Just as a matter of interest, how difficult is it to add new IOCTL calls? Are these defined within Hijack for custom applications to use, or are they already defined within the kernel for the player application too?

I don't know...I've never added any..but it's certainly possible for some of the hackers here.

I'm just wondering what would happen if two competing applications are attempting to adjust the volume (ie. the player app when the volume knob moves, and volume adjustment code as some external variable changes). Would both app's be using the same IOCTL calls? I guess if GPSapp is just modifying current volume when vehicle speed changes more than a given amount the two apps would still work alongside okay...

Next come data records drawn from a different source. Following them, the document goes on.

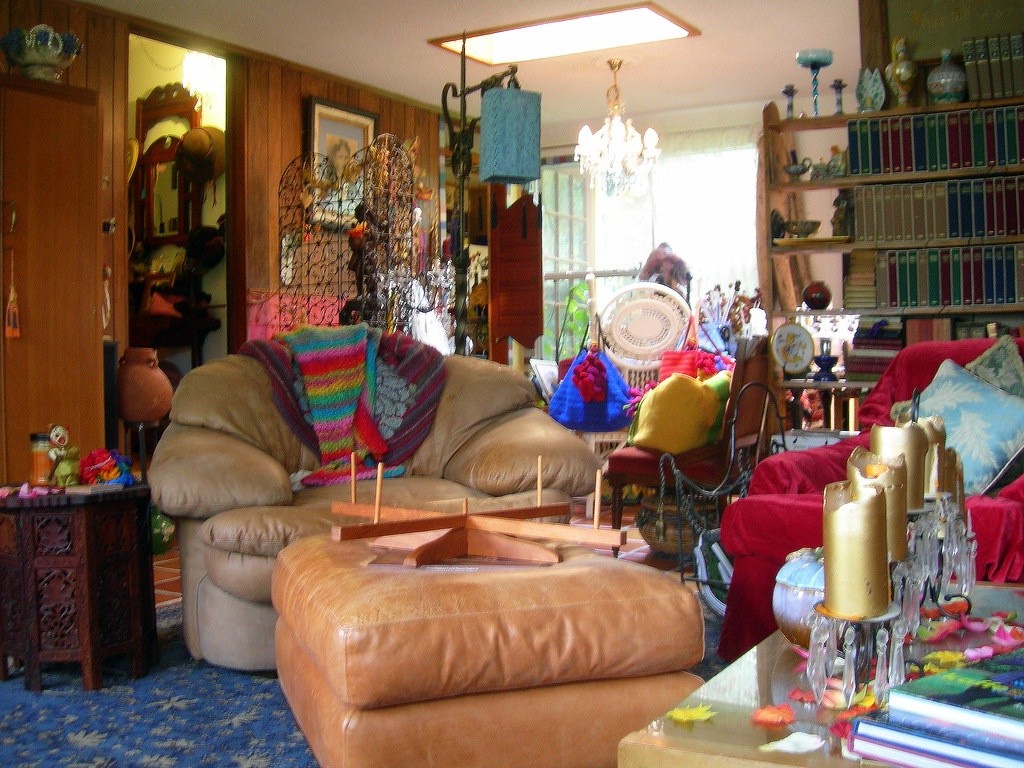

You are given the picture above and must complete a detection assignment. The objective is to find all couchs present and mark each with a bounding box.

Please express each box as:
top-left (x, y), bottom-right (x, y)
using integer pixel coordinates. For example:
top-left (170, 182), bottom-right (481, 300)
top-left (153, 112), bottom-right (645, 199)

top-left (148, 353), bottom-right (600, 675)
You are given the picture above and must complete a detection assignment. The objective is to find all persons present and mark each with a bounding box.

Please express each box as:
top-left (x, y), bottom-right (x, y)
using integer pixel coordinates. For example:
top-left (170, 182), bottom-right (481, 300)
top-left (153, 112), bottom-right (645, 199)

top-left (48, 425), bottom-right (79, 486)
top-left (640, 243), bottom-right (686, 294)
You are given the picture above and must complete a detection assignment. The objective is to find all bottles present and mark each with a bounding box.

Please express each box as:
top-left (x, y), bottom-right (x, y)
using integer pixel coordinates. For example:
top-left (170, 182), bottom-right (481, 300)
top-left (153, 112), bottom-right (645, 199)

top-left (31, 434), bottom-right (55, 485)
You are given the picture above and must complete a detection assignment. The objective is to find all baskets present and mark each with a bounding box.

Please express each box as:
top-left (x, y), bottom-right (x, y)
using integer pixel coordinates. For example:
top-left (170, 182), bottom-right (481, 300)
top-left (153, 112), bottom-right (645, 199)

top-left (634, 495), bottom-right (725, 558)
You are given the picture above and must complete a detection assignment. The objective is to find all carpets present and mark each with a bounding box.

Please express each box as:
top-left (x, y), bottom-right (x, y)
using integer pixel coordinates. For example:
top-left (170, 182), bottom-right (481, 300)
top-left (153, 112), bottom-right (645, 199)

top-left (0, 602), bottom-right (321, 767)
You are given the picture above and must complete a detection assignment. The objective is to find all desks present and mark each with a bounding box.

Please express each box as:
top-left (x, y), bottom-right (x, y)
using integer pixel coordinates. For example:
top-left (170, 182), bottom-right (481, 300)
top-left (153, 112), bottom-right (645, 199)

top-left (3, 481), bottom-right (154, 692)
top-left (617, 617), bottom-right (978, 767)
top-left (772, 382), bottom-right (880, 433)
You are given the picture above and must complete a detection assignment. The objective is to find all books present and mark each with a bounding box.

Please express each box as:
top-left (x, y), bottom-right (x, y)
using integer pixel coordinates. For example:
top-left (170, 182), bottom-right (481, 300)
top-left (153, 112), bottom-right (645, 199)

top-left (845, 31), bottom-right (1024, 308)
top-left (846, 317), bottom-right (1024, 380)
top-left (65, 483), bottom-right (123, 495)
top-left (830, 395), bottom-right (860, 430)
top-left (849, 647), bottom-right (1023, 768)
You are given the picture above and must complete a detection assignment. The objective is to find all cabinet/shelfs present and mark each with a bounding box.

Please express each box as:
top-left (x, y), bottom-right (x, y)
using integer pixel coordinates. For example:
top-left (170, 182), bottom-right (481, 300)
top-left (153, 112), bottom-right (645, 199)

top-left (757, 100), bottom-right (1024, 376)
top-left (0, 72), bottom-right (106, 488)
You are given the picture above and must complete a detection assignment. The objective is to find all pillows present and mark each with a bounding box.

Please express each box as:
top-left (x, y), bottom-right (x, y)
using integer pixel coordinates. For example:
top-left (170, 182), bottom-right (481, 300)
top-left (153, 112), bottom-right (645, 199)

top-left (889, 337), bottom-right (1024, 486)
top-left (901, 357), bottom-right (1024, 496)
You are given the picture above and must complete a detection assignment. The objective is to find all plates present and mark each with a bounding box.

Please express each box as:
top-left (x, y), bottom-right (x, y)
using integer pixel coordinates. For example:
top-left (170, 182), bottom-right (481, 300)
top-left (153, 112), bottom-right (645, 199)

top-left (771, 322), bottom-right (816, 374)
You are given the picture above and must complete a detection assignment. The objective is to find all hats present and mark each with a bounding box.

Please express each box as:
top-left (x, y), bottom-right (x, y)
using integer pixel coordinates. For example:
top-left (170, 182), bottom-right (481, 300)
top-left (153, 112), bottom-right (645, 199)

top-left (175, 124), bottom-right (226, 207)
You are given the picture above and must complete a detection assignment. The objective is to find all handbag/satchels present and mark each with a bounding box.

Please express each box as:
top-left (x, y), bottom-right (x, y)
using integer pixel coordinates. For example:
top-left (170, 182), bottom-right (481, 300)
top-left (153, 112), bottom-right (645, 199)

top-left (546, 313), bottom-right (634, 432)
top-left (626, 370), bottom-right (732, 455)
top-left (478, 74), bottom-right (544, 185)
top-left (656, 313), bottom-right (735, 382)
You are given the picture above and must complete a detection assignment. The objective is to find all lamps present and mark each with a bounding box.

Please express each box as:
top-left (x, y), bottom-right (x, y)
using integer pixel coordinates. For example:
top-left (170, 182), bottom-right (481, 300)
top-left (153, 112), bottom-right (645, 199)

top-left (821, 481), bottom-right (888, 620)
top-left (895, 389), bottom-right (943, 494)
top-left (440, 61), bottom-right (542, 358)
top-left (845, 444), bottom-right (908, 559)
top-left (870, 415), bottom-right (929, 510)
top-left (573, 57), bottom-right (661, 195)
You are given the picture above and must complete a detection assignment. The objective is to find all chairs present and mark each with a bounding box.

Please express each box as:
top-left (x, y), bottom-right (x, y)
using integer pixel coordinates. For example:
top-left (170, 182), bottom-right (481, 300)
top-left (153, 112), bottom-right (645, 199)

top-left (604, 337), bottom-right (768, 560)
top-left (715, 335), bottom-right (1024, 662)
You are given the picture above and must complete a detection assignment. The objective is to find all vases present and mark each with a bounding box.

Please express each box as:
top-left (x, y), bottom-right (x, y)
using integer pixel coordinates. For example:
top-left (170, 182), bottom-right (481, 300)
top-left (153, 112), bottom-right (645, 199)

top-left (883, 38), bottom-right (918, 107)
top-left (927, 48), bottom-right (968, 105)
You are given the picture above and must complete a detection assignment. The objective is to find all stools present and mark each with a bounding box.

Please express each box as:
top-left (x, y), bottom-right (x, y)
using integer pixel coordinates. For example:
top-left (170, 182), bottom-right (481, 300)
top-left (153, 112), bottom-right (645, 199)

top-left (269, 530), bottom-right (707, 768)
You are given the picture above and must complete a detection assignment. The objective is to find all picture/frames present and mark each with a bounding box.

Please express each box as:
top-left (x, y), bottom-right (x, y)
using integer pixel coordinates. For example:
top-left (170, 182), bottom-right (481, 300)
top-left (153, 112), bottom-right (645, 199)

top-left (306, 94), bottom-right (378, 232)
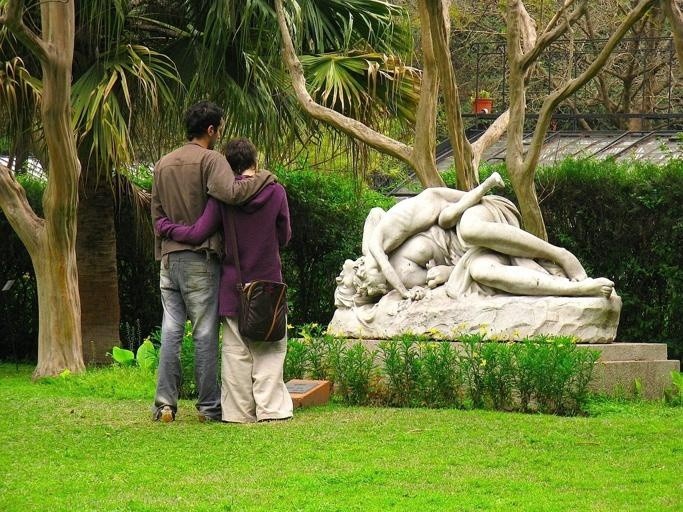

That would be the beauty of doing it in userland using the same IOCTLs, and having GPSapp simply stepping the volume upon speed changes vs having GPSapp try to track the current volume or doing it in the kernel.

Let's say that you've just got in the car, and you set the volume quite loud, eg -10dB whilst motionless. The player volume shows -10dB etc. As you accelerate, GPSapp steps up the volume until eg when you're at 65mph, the volume is now at -6dB. (Assuming 1dB/10mph starting at 30mph). And this is working well. Now you get a mild headache, or you want to hold a conversation, or for whatever reason you want to turn the volume down a bit. When you first turn the knob, the player will display that you were at -6dB. Let's say you turn it down to -15dB, which is a comfortable conversational level at 65mph. Now when you slow down to a stop, GPSapp would step the volume down by the same amount that it stepped it up earlier, ie 4 steps, so you'd be at -19dB. (And the player would display that now were you to readjust the volume again.)

So in theory, your 'base' listening level adjustment of -9dB would still be intact.

In practice, there's another curveball that gets thrown at us. I mentioned earlier that the volume settings are a fixed size array of discrete entries. It so happens that the dB step between entries isn't actually a fixed amount. At extremely low levels the step is 2-3dB. For most of the useful volume range, the step is 0.5dB, but if you don't have the 'limit volume to 0dB' setting flagged in Emplode, the steps between 0dB and +10dB are 1dB. In practice, this shouldn't matter too much. It does mean that talking about '1dB/10mph' is meaningless. We'd be better off talking about '2 steps/10mph', or 'step/X mph'. We just have to accept that the step size isn't consistent across the whole volume range, and I'm sure that the functionality will still work well enough for it to be useful. (This affects the volboost code as well - and people using that find that it works well enough to be useful.)

So in practice your 'base' listening level adjustment of -X 'volume steps' would still be intact after a speed change.

Now if you changed volume whilst dramatically changing speed then that previous statement is invalid. But the whole point of this feature would be to make that irrelevant anyway - set the volume to a good level for your current speed, and it'll adjust itself.